1. What is substitution in supersymmetry transformation?

Substitution in supersymmetry transformation refers to the process of replacing one variable or term in an equation or expression with another, while still maintaining the overall structure and symmetry of the original equation.

2. Why is substitution important in supersymmetry transformation?

Substitution is important in supersymmetry transformation because it allows us to manipulate and simplify complex equations while still preserving the symmetries that are essential to the theory.

3. How is substitution performed in supersymmetry transformation?

In supersymmetry transformation, substitution is typically performed by replacing terms or variables with their corresponding superpartner terms, which have opposite spin and other quantum properties. This maintains the symmetry of the equation and allows for further analysis and calculations.

4. What is the purpose of substitution in supersymmetry transformation?

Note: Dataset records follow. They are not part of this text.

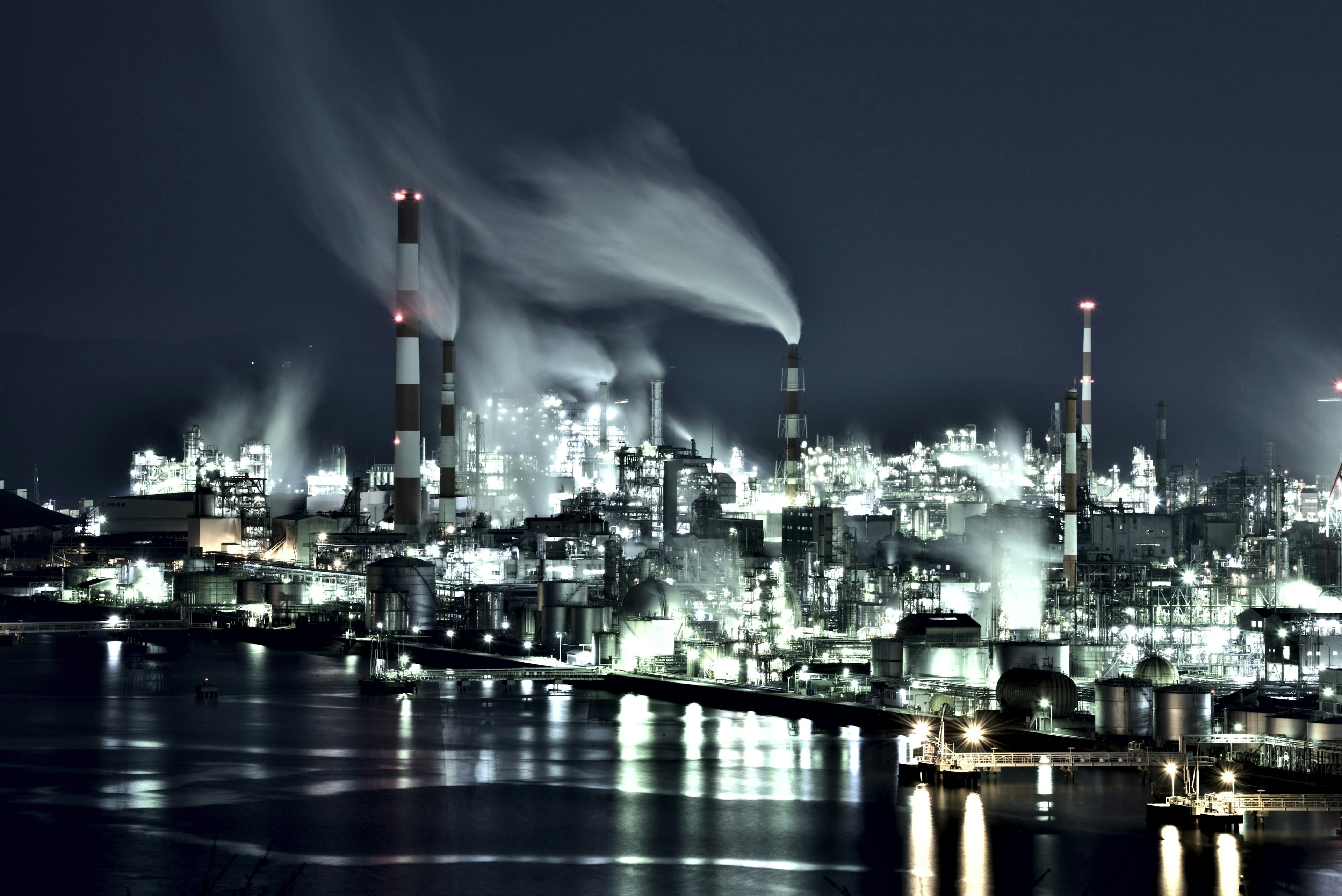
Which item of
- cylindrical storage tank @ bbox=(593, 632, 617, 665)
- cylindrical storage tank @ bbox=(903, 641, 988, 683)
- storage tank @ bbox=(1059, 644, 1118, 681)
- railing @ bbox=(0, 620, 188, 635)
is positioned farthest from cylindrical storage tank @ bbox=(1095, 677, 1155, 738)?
railing @ bbox=(0, 620, 188, 635)

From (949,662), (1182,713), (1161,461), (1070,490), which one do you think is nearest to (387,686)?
(949,662)

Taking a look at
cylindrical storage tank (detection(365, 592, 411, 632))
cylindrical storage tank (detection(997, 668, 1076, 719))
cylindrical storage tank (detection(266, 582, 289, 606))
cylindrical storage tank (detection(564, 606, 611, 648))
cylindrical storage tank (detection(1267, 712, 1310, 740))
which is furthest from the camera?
cylindrical storage tank (detection(266, 582, 289, 606))

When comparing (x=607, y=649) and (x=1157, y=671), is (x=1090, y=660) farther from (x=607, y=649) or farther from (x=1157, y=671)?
(x=607, y=649)

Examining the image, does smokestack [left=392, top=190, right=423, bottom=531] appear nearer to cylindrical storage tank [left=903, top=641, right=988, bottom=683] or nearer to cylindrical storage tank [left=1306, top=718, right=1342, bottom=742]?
cylindrical storage tank [left=903, top=641, right=988, bottom=683]

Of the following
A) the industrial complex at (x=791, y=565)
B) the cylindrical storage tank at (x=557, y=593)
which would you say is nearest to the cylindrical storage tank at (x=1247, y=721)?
the industrial complex at (x=791, y=565)

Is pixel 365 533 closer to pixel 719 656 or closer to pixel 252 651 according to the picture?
pixel 252 651

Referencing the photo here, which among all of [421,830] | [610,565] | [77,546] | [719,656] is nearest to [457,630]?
[610,565]
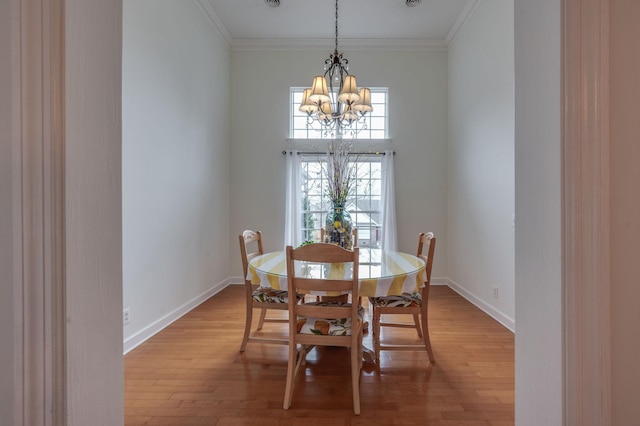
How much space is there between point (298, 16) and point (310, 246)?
339 cm

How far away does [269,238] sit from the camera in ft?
15.0

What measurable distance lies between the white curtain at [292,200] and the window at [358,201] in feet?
0.36

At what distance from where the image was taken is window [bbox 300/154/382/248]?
4547mm

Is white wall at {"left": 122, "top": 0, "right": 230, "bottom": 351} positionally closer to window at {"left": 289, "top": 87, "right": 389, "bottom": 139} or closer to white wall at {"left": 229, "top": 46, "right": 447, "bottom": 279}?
white wall at {"left": 229, "top": 46, "right": 447, "bottom": 279}

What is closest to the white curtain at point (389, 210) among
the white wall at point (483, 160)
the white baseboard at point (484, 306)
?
the white wall at point (483, 160)

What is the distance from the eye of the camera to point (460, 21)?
393cm

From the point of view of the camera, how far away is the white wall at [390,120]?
177 inches

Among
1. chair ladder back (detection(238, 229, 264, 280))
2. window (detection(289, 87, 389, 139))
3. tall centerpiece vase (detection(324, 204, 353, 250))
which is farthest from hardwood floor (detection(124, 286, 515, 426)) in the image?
window (detection(289, 87, 389, 139))
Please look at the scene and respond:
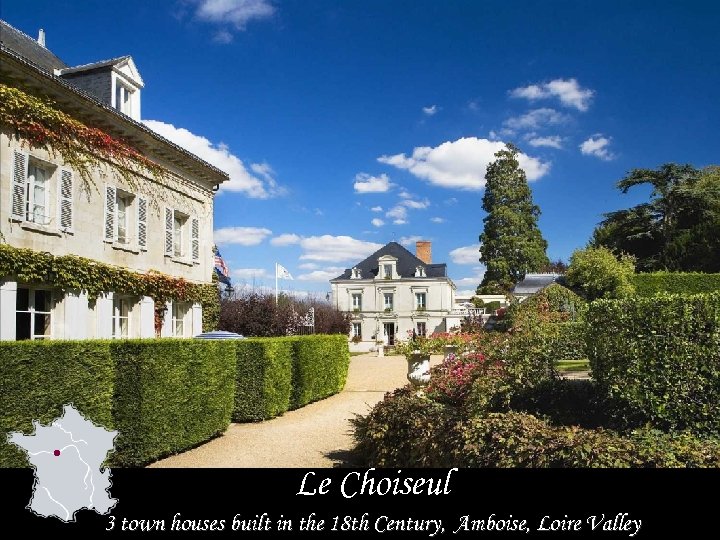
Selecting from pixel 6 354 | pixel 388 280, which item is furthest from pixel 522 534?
pixel 388 280

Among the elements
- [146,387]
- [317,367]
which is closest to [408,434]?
[146,387]

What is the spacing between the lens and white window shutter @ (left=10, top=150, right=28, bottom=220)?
34.0 ft

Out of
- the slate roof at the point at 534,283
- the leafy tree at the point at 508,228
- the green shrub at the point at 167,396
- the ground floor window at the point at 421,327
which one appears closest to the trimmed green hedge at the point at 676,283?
the slate roof at the point at 534,283

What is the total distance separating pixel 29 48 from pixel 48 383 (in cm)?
1104

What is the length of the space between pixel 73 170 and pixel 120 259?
7.79ft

The purpose of substitution in supersymmetry transformation is to make equations more manageable and to reveal underlying symmetries that can provide insight into the fundamental nature of particles and their interactions.

5. Are there any limitations to substitution in supersymmetry transformation?

While substitution is a useful tool in supersymmetry transformation, it is not always possible to perform substitutions that maintain the symmetry of the original equation. In some cases, other techniques must be used to analyze and manipulate equations in supersymmetry theory.